Рядом с Талиным, Алдановым и Цетлиным странно видеть безмятежные, какие-то "нездешние", рецензии Святополка-Мирского. Критика -- даже не "à vol d'oiseau" {"с птичьего полета" (фр.).}, а с совершенно невидимой и неуловимой точки зрения. Можно со вниманием прочесть эти рецензии: мы все равно не поймем, что, собственно, нравится г. Мирскому в советских писателях, почему Федин похож на Гоголя, а Пастернак на Пруста. Это личная тайна рецензента. В отзывах г. Мирского есть своего рода замечательность: смутное безволие делает их критикой типично нерусской. Чего-чего, а уж воли в нашей критике всегда было -- хоть отбавляй. И на мой взгляд -- в этом ее ценность.

Я чувствую большую волю в живо написанных сценках Е. Д. Кусковой -- "Открытки". Это, преимущественно, столкновения с "народом" в первые времена большевистского царствования. Сценки интересные и, повторяю, явно связанные какой-то единой волей. Но, -- должно признаться, -- эта воля мне не неясна. Что хочет доказать нам г-жа Кускова? Что народ в свое время поддержал большевистский переворот? И что поддержал его по своей темноте, слепоте и "наивности?". Пожалуй, сценки могут служить хорошей иллюстрацией для такого положения, но оно не ново, особых доказательств не требует и, с некоторыми усложняющими оговорками, всеми принято. Мы достаточно знаем о темноте народной и о том, что нет, не произносится, в народе слова "нация" (что особенно подчеркивает Е. Д. Кускова).

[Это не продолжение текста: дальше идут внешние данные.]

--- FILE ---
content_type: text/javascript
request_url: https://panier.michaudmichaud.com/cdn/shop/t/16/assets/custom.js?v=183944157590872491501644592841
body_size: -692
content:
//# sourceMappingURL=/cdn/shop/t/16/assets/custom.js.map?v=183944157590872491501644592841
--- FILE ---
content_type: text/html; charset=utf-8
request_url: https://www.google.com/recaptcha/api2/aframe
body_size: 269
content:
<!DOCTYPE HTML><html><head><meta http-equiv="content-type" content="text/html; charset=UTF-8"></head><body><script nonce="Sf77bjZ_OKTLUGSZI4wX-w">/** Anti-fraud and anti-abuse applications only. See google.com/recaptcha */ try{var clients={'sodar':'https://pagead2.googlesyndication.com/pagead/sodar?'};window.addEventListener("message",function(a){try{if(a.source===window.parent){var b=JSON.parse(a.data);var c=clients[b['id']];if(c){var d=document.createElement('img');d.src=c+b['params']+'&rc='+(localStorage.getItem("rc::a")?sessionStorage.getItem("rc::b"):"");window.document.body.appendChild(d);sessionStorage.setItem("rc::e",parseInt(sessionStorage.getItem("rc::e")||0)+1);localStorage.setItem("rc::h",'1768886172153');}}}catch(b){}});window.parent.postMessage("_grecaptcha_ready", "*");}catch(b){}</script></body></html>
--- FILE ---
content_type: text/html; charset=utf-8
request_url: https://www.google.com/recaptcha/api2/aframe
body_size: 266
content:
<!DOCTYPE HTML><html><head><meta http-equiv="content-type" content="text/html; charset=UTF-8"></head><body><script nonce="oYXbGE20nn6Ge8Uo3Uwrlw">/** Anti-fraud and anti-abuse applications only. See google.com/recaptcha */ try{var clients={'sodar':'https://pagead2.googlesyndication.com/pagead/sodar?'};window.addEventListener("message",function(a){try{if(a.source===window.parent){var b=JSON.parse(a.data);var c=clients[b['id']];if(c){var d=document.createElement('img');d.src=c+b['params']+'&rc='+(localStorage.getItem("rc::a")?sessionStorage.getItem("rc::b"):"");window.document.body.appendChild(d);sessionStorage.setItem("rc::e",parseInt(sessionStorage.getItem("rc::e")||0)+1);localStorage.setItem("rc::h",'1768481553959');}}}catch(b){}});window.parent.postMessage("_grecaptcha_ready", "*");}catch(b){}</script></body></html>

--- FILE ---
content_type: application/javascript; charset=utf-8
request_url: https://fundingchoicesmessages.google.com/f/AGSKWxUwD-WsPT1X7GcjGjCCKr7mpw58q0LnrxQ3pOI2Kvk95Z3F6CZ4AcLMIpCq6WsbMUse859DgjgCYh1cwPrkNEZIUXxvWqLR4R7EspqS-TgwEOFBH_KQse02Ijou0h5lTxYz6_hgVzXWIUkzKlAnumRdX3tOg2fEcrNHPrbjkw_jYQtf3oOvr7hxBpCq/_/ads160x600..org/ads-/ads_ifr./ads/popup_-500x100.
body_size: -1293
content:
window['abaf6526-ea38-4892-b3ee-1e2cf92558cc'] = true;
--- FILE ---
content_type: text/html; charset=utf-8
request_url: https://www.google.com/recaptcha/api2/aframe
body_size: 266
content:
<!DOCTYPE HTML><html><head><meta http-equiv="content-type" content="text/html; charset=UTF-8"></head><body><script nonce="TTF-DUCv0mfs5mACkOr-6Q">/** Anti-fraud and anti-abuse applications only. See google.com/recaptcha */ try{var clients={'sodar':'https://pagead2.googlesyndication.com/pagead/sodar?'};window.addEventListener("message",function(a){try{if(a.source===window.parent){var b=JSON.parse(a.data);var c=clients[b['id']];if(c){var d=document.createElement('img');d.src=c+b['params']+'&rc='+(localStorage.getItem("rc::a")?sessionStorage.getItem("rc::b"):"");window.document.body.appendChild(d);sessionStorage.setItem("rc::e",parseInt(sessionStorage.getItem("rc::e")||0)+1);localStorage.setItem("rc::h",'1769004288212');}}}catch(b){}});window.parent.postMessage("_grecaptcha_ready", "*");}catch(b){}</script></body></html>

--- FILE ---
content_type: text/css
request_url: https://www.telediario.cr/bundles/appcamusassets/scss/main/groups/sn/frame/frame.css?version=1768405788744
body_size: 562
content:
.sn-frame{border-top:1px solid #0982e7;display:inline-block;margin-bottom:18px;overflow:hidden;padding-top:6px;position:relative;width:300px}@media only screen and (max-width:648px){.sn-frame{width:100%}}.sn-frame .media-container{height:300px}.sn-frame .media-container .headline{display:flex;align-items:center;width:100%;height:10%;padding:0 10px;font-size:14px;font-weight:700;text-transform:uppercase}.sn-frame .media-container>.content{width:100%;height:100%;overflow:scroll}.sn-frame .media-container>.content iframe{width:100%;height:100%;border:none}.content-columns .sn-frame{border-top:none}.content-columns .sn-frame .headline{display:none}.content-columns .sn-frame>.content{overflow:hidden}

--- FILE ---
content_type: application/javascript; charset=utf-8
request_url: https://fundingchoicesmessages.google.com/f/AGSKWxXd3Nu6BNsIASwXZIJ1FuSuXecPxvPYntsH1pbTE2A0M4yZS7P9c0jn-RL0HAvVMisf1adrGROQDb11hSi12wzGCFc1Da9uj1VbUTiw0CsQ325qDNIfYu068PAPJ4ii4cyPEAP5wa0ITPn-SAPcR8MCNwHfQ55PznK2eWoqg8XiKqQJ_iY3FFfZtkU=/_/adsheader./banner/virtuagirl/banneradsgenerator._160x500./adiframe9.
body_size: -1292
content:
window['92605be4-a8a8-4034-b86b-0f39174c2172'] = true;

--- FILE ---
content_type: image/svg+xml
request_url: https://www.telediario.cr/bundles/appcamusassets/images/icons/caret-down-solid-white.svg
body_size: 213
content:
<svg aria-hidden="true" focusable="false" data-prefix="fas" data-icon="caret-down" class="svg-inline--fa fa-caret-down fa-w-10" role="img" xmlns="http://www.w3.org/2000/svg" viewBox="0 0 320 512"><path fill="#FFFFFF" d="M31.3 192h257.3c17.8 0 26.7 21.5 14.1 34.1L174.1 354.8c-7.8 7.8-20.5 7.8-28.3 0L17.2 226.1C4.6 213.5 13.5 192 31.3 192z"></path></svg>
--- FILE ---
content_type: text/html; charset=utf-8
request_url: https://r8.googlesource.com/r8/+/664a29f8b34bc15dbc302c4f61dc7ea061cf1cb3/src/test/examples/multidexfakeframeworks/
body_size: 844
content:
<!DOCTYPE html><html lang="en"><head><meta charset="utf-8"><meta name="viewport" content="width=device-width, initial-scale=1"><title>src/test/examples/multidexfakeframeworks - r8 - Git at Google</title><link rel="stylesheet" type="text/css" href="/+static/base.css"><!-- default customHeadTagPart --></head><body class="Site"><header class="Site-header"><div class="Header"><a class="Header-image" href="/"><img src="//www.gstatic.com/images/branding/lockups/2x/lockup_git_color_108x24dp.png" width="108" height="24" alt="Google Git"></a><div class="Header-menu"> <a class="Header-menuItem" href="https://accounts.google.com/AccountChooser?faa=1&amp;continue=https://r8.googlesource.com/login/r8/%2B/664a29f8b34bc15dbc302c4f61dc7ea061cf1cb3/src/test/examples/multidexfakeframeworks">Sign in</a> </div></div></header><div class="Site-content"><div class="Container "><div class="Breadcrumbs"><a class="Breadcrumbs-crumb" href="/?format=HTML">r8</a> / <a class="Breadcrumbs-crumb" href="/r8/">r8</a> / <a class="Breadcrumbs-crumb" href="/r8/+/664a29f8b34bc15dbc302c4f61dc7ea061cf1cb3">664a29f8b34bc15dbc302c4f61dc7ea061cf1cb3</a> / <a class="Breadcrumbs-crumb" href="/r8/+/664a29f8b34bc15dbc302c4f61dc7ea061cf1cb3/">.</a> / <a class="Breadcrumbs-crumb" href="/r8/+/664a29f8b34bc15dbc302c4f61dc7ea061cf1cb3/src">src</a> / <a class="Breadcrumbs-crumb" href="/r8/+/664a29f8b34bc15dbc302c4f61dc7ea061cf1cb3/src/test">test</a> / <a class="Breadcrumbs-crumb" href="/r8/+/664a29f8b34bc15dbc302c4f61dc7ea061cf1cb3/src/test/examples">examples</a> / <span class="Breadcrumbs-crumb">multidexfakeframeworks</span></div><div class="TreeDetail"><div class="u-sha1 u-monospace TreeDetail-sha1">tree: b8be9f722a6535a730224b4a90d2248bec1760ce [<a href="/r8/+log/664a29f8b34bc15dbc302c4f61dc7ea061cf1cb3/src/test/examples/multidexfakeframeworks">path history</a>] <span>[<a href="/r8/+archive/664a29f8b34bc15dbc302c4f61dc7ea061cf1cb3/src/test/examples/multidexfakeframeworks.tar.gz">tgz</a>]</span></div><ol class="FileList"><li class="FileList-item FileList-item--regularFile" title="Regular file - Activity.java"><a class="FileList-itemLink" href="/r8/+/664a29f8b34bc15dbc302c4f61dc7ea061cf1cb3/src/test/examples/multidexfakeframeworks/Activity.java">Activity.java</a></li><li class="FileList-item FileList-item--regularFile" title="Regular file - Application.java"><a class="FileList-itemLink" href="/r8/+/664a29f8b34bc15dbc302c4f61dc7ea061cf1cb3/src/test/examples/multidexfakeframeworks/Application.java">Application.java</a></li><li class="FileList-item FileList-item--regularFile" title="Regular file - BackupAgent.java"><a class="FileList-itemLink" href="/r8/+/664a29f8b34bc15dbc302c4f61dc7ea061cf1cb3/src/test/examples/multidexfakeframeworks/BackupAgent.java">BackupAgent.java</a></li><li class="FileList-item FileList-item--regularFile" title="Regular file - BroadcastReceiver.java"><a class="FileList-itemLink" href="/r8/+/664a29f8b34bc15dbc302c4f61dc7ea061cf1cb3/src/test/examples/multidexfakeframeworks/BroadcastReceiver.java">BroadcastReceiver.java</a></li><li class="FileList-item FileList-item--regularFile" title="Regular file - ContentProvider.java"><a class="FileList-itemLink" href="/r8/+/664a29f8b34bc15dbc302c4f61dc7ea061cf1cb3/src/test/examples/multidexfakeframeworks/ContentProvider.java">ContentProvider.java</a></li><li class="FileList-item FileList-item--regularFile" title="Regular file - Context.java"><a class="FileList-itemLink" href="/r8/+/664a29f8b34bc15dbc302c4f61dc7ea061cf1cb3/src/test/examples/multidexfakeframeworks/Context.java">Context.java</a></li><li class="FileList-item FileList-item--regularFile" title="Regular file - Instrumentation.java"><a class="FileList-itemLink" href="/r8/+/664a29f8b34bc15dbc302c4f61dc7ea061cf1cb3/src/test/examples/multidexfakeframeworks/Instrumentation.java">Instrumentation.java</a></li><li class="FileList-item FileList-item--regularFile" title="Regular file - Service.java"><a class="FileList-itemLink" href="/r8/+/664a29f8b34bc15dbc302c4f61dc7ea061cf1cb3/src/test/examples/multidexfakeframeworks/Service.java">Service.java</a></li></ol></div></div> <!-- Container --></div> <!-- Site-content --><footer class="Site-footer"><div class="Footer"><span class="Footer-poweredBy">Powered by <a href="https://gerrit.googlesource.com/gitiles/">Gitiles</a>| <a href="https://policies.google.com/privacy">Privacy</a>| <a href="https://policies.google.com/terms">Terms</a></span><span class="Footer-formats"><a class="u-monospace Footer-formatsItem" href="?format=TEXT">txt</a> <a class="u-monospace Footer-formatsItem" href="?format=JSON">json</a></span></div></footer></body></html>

Но, может быть, автор сценок, которые все "из прошлого", имеет данные предполагать, что теперь -- уже не то; ощущение своей национальности постепенно доходит до сознания народа, и слово, недавно чуждое, теперь уже ему не чуждо? Однако новыми сведениями на этот счет г-жа Кускова с нами не делится, о чем можно пожалеть.

Еще одно маленькое замечание: рисунок "открыток" очень жив, так жив, что мы судим их непосредственно и -- не всегда совпадаем с автором в его взгляде на действующих лиц. Например, мужик, приехавший к Ленину с жалобой на "коммунистов", себя зовущий "большевиком" и с благоговейным восторгом рассказывающий о свидании с "самим им, батюшкой кругленьким", -- этот мужик вовсе не кажется нам столь "наивным", как Е. Д. Кусковой. Вообще, наивность -- черта, не свойственная нашему народу. У настоящего мужика, даже совсем темного, непременно есть, позади всех его слов, какая-то "своя думка". Мудрая ли, хитрая ли, идиотская ли (это уж в зависимости от человека), -- но всегда есть, всегда своя. Достоевский даже находил, что отсутствие ребячливой наивности -- знак глубины и крепости народа, а что "наивны" чаще бываем "мы" (т. е. интеллигентные люди).